For the data below, say how many lines contain "stroke". Only the number should be given.

Start of The data

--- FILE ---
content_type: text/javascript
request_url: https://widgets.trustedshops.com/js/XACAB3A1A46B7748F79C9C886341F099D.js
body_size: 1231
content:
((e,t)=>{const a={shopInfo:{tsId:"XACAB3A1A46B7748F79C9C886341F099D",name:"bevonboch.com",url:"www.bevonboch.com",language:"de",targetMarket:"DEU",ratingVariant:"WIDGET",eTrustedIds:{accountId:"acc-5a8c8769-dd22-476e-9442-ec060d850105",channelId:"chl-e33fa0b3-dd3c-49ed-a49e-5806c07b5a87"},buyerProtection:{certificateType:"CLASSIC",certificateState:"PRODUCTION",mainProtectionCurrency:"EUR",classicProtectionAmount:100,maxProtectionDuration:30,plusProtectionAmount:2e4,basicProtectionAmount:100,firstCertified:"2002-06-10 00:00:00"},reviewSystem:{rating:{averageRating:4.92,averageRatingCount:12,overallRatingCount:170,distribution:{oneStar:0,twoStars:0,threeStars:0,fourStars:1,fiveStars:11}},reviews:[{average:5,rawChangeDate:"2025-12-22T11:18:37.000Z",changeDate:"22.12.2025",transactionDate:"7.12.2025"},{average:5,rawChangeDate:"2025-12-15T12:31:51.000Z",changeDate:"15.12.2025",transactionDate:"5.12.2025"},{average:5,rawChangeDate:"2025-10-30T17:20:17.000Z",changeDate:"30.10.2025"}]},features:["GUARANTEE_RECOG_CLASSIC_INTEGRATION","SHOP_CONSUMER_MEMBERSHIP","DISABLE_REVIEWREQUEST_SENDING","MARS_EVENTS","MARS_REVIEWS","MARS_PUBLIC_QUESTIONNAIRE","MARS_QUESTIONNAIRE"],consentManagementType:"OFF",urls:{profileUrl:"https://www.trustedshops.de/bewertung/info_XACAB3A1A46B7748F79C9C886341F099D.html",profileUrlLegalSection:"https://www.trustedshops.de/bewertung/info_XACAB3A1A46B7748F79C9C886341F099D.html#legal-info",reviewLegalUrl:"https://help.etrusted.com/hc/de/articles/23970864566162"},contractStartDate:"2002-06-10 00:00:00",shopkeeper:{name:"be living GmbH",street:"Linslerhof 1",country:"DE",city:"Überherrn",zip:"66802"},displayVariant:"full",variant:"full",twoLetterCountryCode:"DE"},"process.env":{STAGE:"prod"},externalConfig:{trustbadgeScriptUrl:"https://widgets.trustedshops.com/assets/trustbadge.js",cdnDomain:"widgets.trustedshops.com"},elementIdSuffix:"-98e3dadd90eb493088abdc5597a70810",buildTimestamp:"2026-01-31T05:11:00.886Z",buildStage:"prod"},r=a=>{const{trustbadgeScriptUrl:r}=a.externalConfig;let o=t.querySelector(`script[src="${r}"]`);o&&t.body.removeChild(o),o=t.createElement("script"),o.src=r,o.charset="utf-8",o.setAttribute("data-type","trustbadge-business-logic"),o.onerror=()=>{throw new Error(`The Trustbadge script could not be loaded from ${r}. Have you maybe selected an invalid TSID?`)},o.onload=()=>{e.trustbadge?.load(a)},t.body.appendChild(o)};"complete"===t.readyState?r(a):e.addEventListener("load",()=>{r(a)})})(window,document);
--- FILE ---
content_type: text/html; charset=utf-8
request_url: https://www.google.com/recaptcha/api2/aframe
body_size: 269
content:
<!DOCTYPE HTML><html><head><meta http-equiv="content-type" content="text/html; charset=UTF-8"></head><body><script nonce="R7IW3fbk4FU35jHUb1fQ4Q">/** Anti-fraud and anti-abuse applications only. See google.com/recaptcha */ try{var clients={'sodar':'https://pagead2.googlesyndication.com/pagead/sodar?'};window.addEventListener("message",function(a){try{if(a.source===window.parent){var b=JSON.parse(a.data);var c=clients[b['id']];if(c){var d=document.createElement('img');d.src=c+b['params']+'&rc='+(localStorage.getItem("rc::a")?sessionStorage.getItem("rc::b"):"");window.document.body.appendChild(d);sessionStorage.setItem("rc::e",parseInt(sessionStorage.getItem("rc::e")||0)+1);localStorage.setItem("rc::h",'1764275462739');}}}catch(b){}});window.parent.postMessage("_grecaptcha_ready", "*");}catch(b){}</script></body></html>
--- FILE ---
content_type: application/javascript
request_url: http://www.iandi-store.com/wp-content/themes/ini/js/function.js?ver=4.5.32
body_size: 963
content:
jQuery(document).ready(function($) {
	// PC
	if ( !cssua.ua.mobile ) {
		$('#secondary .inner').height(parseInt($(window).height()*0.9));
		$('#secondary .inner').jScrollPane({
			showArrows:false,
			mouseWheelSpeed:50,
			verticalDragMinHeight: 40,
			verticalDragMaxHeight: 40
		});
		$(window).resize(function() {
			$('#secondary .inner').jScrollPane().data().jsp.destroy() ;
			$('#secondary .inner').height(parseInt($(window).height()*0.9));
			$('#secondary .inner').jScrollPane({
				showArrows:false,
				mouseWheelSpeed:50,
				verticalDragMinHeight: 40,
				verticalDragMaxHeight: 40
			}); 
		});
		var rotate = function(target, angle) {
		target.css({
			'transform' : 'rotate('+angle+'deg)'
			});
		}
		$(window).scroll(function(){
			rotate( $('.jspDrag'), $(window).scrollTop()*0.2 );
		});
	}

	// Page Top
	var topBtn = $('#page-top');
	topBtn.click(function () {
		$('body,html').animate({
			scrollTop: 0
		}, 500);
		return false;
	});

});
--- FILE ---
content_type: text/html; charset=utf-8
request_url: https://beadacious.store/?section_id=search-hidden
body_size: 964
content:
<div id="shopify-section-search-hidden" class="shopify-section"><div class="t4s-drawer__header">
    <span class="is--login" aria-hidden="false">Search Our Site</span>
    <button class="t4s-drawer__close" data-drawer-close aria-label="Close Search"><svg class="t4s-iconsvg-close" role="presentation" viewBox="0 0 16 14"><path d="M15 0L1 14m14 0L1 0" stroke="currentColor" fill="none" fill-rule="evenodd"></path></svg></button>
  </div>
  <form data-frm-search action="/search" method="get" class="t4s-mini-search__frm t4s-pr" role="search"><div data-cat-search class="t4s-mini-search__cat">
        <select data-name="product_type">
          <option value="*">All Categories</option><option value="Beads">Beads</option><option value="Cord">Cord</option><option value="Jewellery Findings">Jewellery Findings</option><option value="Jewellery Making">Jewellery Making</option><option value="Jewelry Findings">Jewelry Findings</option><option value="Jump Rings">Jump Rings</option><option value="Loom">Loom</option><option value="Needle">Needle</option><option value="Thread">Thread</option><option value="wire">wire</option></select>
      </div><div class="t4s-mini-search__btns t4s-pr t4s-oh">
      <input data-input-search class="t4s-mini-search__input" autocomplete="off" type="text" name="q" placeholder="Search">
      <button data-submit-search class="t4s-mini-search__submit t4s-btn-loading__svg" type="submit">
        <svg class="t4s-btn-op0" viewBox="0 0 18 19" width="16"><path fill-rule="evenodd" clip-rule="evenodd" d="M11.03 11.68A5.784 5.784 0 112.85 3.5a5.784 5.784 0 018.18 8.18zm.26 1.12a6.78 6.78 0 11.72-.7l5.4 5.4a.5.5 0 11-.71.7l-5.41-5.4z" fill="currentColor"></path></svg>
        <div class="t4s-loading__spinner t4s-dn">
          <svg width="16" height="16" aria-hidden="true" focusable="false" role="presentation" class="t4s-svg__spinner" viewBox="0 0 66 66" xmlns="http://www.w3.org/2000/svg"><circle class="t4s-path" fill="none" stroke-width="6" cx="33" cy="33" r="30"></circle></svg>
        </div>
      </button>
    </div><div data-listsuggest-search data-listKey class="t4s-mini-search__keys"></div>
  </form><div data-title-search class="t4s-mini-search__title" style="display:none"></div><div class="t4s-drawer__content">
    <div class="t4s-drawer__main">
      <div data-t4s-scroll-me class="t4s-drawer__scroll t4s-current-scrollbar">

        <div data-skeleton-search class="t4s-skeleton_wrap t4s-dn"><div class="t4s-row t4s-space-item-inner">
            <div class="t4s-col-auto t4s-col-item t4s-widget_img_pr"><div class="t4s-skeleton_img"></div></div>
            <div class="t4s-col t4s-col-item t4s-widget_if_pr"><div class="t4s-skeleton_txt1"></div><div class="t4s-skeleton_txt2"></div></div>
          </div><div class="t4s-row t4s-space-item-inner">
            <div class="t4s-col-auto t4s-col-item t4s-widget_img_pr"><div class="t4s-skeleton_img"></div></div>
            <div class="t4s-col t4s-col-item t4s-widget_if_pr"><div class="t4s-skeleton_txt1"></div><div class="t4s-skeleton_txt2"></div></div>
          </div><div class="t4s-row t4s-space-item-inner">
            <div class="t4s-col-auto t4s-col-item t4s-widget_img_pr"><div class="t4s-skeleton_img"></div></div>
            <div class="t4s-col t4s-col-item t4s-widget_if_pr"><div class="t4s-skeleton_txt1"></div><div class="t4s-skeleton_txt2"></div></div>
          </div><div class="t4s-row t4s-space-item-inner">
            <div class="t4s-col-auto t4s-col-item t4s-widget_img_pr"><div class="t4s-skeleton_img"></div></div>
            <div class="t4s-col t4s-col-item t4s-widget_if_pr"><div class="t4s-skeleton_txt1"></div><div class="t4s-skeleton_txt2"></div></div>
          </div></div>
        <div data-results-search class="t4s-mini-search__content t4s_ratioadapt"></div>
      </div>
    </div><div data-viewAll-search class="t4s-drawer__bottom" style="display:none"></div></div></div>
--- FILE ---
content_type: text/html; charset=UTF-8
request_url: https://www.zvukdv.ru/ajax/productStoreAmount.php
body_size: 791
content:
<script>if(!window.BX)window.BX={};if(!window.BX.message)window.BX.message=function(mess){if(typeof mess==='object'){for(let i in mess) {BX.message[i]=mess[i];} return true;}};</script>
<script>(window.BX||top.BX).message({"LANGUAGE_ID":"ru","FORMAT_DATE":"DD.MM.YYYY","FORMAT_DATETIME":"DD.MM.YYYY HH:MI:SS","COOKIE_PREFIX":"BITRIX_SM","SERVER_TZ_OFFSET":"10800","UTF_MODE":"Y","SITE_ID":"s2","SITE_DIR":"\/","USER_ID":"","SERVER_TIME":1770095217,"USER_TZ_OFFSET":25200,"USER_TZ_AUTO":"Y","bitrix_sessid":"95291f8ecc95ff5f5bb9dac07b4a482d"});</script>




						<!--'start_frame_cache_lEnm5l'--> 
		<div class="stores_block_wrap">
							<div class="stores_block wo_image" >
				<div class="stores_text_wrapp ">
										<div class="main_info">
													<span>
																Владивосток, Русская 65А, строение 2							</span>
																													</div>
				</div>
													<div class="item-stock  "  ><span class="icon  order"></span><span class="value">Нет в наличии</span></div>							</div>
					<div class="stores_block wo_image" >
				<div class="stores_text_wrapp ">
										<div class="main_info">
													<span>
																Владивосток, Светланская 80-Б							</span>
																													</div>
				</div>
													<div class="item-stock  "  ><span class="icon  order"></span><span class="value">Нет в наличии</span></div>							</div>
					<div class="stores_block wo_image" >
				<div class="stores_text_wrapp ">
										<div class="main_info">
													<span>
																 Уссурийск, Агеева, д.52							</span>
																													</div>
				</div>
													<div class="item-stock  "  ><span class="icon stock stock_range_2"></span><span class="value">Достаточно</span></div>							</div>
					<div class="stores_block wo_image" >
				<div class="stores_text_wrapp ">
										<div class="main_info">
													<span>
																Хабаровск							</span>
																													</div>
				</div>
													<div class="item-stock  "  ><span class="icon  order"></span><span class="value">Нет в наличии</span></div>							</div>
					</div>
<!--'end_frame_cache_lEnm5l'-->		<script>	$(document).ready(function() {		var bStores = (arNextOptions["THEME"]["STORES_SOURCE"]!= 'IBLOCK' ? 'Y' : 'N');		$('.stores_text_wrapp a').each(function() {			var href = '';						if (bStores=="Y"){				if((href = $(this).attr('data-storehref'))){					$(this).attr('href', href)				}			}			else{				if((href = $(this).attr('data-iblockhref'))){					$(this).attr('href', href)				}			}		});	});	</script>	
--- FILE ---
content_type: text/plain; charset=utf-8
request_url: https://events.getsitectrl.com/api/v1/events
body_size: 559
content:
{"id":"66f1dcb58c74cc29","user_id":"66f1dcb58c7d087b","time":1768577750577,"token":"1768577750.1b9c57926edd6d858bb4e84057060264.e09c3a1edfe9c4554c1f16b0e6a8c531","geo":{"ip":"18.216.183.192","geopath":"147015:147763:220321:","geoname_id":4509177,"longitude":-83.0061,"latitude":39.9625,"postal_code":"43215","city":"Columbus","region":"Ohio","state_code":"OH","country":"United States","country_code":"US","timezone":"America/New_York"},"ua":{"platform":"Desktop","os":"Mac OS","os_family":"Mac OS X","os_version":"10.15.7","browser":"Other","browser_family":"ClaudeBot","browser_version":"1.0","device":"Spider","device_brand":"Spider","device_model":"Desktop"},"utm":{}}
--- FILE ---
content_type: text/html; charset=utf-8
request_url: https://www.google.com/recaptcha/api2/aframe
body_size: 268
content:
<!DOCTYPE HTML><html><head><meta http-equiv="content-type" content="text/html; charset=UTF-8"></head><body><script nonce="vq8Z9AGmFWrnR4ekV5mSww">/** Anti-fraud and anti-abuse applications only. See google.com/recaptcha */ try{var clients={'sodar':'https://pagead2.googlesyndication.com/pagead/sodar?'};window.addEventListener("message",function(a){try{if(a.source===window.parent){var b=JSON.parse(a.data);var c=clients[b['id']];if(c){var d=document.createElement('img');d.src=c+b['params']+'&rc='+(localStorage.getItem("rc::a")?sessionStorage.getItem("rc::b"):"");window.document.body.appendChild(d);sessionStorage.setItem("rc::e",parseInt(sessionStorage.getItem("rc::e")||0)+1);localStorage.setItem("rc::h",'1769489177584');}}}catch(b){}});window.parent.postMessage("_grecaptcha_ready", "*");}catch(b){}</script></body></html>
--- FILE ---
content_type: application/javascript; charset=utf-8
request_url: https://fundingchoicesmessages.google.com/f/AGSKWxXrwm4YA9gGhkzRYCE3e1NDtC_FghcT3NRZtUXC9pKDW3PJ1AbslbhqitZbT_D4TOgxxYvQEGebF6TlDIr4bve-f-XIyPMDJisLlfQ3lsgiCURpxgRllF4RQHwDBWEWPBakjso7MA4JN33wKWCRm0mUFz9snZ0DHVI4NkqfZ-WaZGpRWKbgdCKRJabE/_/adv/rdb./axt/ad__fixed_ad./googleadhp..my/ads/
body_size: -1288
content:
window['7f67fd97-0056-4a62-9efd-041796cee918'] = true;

End of The data

• [Response]: 2